## Activity
Would you output each record exactly as it stands?

## Supplied information
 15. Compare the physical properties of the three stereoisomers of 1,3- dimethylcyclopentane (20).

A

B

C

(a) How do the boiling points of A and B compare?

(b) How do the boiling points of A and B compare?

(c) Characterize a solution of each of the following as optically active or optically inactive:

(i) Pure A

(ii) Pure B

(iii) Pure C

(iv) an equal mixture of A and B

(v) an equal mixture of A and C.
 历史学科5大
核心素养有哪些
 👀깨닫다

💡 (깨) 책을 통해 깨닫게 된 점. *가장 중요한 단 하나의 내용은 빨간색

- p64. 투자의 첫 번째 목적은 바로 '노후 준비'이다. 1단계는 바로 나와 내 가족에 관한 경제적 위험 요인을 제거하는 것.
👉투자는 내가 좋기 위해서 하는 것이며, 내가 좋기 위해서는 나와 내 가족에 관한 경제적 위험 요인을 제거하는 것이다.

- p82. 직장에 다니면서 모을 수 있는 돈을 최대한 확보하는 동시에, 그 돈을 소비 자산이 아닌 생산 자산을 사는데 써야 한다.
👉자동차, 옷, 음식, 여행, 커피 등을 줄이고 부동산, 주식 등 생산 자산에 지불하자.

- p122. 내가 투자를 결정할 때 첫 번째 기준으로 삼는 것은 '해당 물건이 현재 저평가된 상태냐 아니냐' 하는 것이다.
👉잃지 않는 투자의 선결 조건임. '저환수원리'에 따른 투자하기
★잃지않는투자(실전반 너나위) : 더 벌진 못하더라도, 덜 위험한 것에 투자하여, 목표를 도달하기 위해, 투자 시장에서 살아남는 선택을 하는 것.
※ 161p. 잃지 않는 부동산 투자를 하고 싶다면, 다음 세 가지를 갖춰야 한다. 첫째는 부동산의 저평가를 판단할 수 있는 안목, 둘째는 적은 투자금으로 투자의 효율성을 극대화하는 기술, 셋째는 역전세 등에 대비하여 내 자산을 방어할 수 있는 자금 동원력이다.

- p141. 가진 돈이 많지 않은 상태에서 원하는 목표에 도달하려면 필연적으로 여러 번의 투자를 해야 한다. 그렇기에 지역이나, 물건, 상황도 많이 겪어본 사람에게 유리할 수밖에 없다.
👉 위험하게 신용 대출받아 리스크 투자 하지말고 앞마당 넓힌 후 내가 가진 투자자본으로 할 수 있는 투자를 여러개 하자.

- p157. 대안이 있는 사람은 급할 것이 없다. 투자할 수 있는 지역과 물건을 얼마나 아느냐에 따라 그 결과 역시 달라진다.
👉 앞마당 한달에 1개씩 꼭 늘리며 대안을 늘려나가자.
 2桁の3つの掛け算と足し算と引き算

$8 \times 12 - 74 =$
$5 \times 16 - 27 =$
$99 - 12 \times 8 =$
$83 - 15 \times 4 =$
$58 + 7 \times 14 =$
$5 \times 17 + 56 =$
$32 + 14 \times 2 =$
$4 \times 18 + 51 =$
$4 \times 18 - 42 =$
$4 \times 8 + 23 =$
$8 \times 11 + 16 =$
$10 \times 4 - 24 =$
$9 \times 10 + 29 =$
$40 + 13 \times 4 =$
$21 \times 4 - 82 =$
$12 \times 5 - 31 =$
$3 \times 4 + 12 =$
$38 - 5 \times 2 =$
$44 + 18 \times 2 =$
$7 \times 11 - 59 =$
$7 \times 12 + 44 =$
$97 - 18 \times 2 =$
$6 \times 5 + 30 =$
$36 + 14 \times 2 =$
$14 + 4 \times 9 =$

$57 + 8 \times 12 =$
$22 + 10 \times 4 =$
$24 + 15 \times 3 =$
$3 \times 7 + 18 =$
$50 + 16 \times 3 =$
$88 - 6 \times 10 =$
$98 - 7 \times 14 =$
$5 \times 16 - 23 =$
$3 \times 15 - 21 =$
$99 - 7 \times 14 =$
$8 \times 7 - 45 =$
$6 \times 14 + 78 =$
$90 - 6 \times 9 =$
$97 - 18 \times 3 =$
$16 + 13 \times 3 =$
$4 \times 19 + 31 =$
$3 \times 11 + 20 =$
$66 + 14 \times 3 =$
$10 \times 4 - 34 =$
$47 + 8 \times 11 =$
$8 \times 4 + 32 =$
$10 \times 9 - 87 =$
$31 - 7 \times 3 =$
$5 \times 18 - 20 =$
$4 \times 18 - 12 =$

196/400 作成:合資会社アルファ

## Exercise response
 15. Compare the physical properties of the three stereoisomers of 1,3- dimethylcyclopentane (20).

A

B

C

(a) How do the boiling points of A and B compare?

(b) How do the boiling points of A and B compare?

(c) Characterize a solution of each of the following as optically active or optically inactive:

(i) Pure A

(ii) Pure B

(iii) Pure C

(iv) an equal mixture of A and B

(v) an equal mixture of A and C.
 历史学科5大
核心素养有哪些
 👀깨닫다

💡 (깨) 책을 통해 깨닫게 된 점. *가장 중요한 단 하나의 내용은 빨간색

- p64. 투자의 첫 번째 목적은 바로 '노후 준비'이다. 1단계는 바로 나와 내 가족에 관한 경제적 위험 요인을 제거하는 것.
👉투자는 내가 좋기 위해서 하는 것이며, 내가 좋기 위해서는 나와 내 가족에 관한 경제적 위험 요인을 제거하는 것이다.

- p82. 직장에 다니면서 모을 수 있는 돈을 최대한 확보하는 동시에, 그 돈을 소비 자산이 아닌 생산 자산을 사는데 써야 한다.
👉자동차, 옷, 음식, 여행, 커피 등을 줄이고 부동산, 주식 등 생산 자산에 지불하자.

- p122. 내가 투자를 결정할 때 첫 번째 기준으로 삼는 것은 '해당 물건이 현재 저평가된 상태냐 아니냐' 하는 것이다.
👉잃지 않는 투자의 선결 조건임. '저환수원리'에 따른 투자하기
★잃지않는투자(실전반 너나위) : 더 벌진 못하더라도, 덜 위험한 것에 투자하여, 목표를 도달하기 위해, 투자 시장에서 살아남는 선택을 하는 것.
※ 161p. 잃지 않는 부동산 투자를 하고 싶다면, 다음 세 가지를 갖춰야 한다. 첫째는 부동산의 저평가를 판단할 수 있는 안목, 둘째는 적은 투자금으로 투자의 효율성을 극대화하는 기술, 셋째는 역전세 등에 대비하여 내 자산을 방어할 수 있는 자금 동원력이다.

- p141. 가진 돈이 많지 않은 상태에서 원하는 목표에 도달하려면 필연적으로 여러 번의 투자를 해야 한다. 그렇기에 지역이나, 물건, 상황도 많이 겪어본 사람에게 유리할 수밖에 없다.
👉 위험하게 신용 대출받아 리스크 투자 하지말고 앞마당 넓힌 후 내가 가진 투자자본으로 할 수 있는 투자를 여러개 하자.

- p157. 대안이 있는 사람은 급할 것이 없다. 투자할 수 있는 지역과 물건을 얼마나 아느냐에 따라 그 결과 역시 달라진다.
👉 앞마당 한달에 1개씩 꼭 늘리며 대안을 늘려나가자.
 2桁の3つの掛け算と足し算と引き算

$8 \times 12 - 74 =$
$5 \times 16 - 27 =$
$99 - 12 \times 8 =$
$83 - 15 \times 4 =$
$58 + 7 \times 14 =$
$5 \times 17 + 56 =$
$32 + 14 \times 2 =$
$4 \times 18 + 51 =$
$4 \times 18 - 42 =$
$4 \times 8 + 23 =$
$8 \times 11 + 16 =$
$10 \times 4 - 24 =$
$9 \times 10 + 29 =$
$40 + 13 \times 4 =$
$21 \times 4 - 82 =$
$12 \times 5 - 31 =$
$3 \times 4 + 12 =$
$38 - 5 \times 2 =$
$44 + 18 \times 2 =$
$7 \times 11 - 59 =$
$7 \times 12 + 44 =$
$97 - 18 \times 2 =$
$6 \times 5 + 30 =$
$36 + 14 \times 2 =$
$14 + 4 \times 9 =$

$57 + 8 \times 12 =$
$22 + 10 \times 4 =$
$24 + 15 \times 3 =$
$3 \times 7 + 18 =$
$50 + 16 \times 3 =$
$88 - 6 \times 10 =$
$98 - 7 \times 14 =$
$5 \times 16 - 23 =$
$3 \times 15 - 21 =$
$99 - 7 \times 14 =$
$8 \times 7 - 45 =$
$6 \times 14 + 78 =$
$90 - 6 \times 9 =$
$97 - 18 \times 3 =$
$16 + 13 \times 3 =$
$4 \times 19 + 31 =$
$3 \times 11 + 20 =$
$66 + 14 \times 3 =$
$10 \times 4 - 34 =$
$47 + 8 \times 11 =$
$8 \times 4 + 32 =$
$10 \times 9 - 87 =$
$31 - 7 \times 3 =$
$5 \times 18 - 20 =$
$4 \times 18 - 12 =$

196/400 作成:合資会社アルファ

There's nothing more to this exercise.